Just for your information. The US Navy has a baseball program which is home based in San Diego

http://www.usnavybaseball.com/
Our son is going to a D1 JUCO in Kansas,we live in Arkansas. He had 3.5 GPA in high school but only a 21 on ACT, not a great student but was NCAA qualified. I was worried about the college credits being transferred. We went to a local four year univesity and had them look at the classes offered for the JUCO in Kansas. They made a file for him and told us exactly what classes would transfer and which classes to take. They were very helpful and we feel a lot better now about the "academic side" of the JUCO route. Not all colleges would do this but it might be worth a try clap
Seems like Jucos just only offer the specific academic majors that culminate in a 2 year degree. His area of interest that you mentioned is probably found with the PE department, and don't forget that many academic programs are called 'transfer' degrees. Could be an Assoc. of Arts degree, could be an Associates of General Studies -whatever. It is a terrific block to transfer to a 4 year. But htere would have to be a commitment to stay at that particulkar juco for 2years. My kid graduated from juco this last May and is transferring this month as an incoming junior to concentrate in his degree studies. Hope this makes sense, I used a lot of words to stress the importance, or validity of a general studies assoc. degree.
Your Basic Mom - You are absolutely correct. If my son stays at JUCO for two years, that's exactly what he would have - a general studies degree or an Associate in Arts and Sciences.

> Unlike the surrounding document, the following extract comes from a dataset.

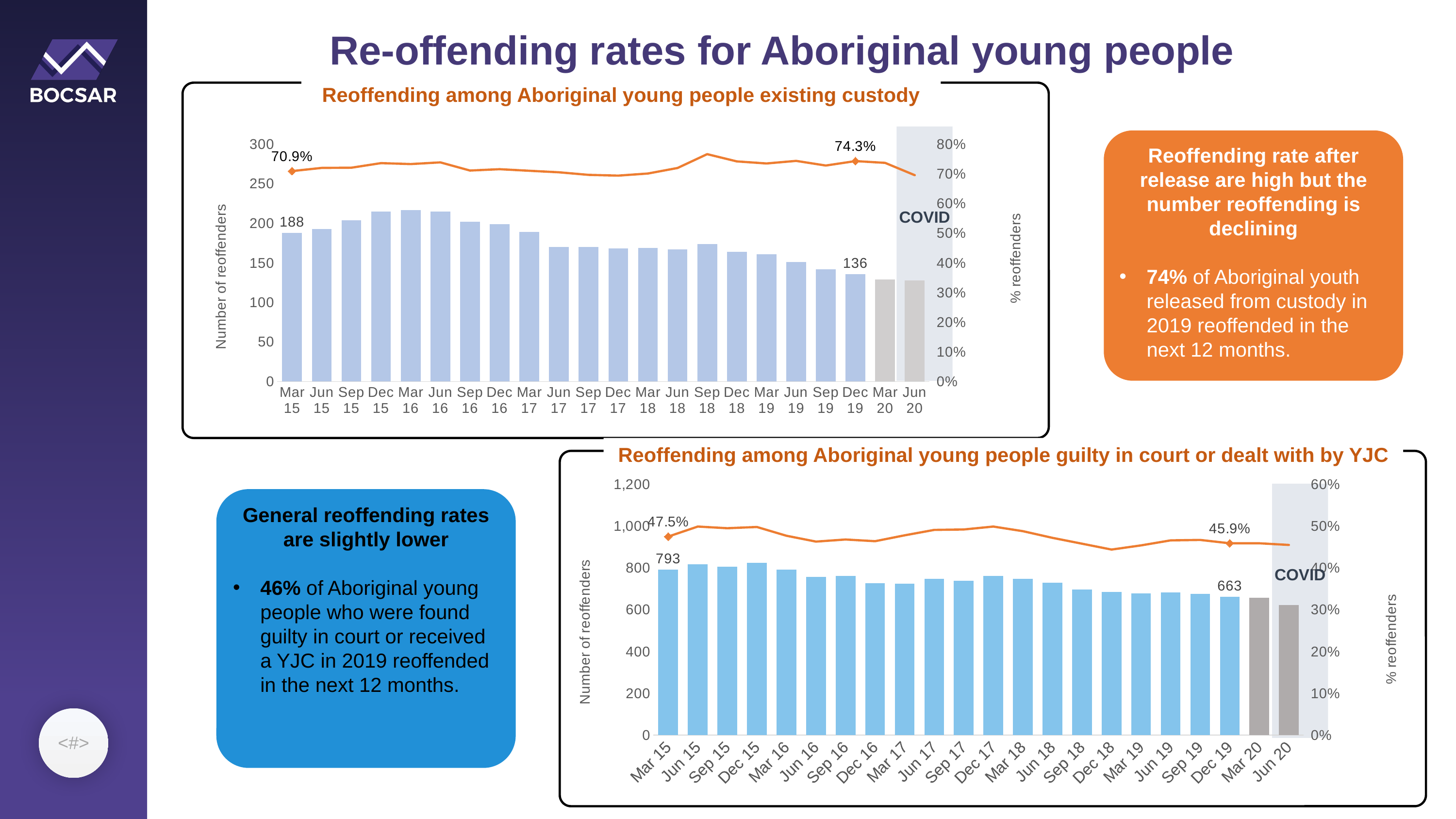
In the top chart (Reoffending among Aboriginal young people existing custody), what is the % reoffenders value for Dec 19? 74.3% How many quarters are shown on the x axis of the bottom chart (Reoffending among Aboriginal young people guilty in court or dealt with by YJC)? 22 In the top chart (Reoffending among Aboriginal young people existing custody), is the number of reoffenders for Mar 16 greater or less than 200? greater In the top chart (Reoffending among Aboriginal young people existing custody), is the % reoffenders value higher in Mar 15 or Dec 19? Dec 19 In the bottom chart (Reoffending among Aboriginal young people guilty in court or dealt with by YJC), what is the number of reoffenders for Dec 19? 663 In the top chart (Reoffending among Aboriginal young people existing custody), what is the % reoffenders value for Mar 15? 70.9% In the top chart (Reoffending among Aboriginal young people existing custody), what is the number of reoffenders for Dec 19? 136 In the bottom chart (Reoffending among Aboriginal young people guilty in court or dealt with by YJC), what is the number of reoffenders for Mar 15? 793 In the top chart (Reoffending among Aboriginal young people existing custody), what is the number of reoffenders for Mar 15? 188 In the bottom chart (Reoffending among Aboriginal young people guilty in court or dealt with by YJC), what is the difference between the number of reoffenders in Mar 15 and Dec 19? 130 In the bottom chart (Reoffending among Aboriginal young people guilty in court or dealt with by YJC), what is the % reoffenders value for Dec 19? 45.9% In the top chart (Reoffending among Aboriginal young people existing custody), by how much did the number of reoffenders fall from Mar 15 to Dec 19? 52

Lawdog Mom - That's a great idea, especially if you know where you want to go. The challenge comes in that four year schools all have such varied requirements and some may take some transfer classes and others may not. My son, for example, has no exact plan for where he'll go in a year or two. He's also not 100% sure of his major. Some four year schools do a better job than others in helping JUCO kids find career paths where their classes will transfer and that meet their other needs as well. That's one of the "cons" of going JUCO.
One thing I would like to add is that selecting a JUCO should be done as carefully as selecting a 4 year program. Two JUCO programs can be as different as day and night.

Some JUCO programs recruit top players and are very competitive to sign with. Others are a whole lot less selective. The same can be said for the academic end.

JUCO is not just an alternative to D1,11, or 111. It is a route that requires just as much research.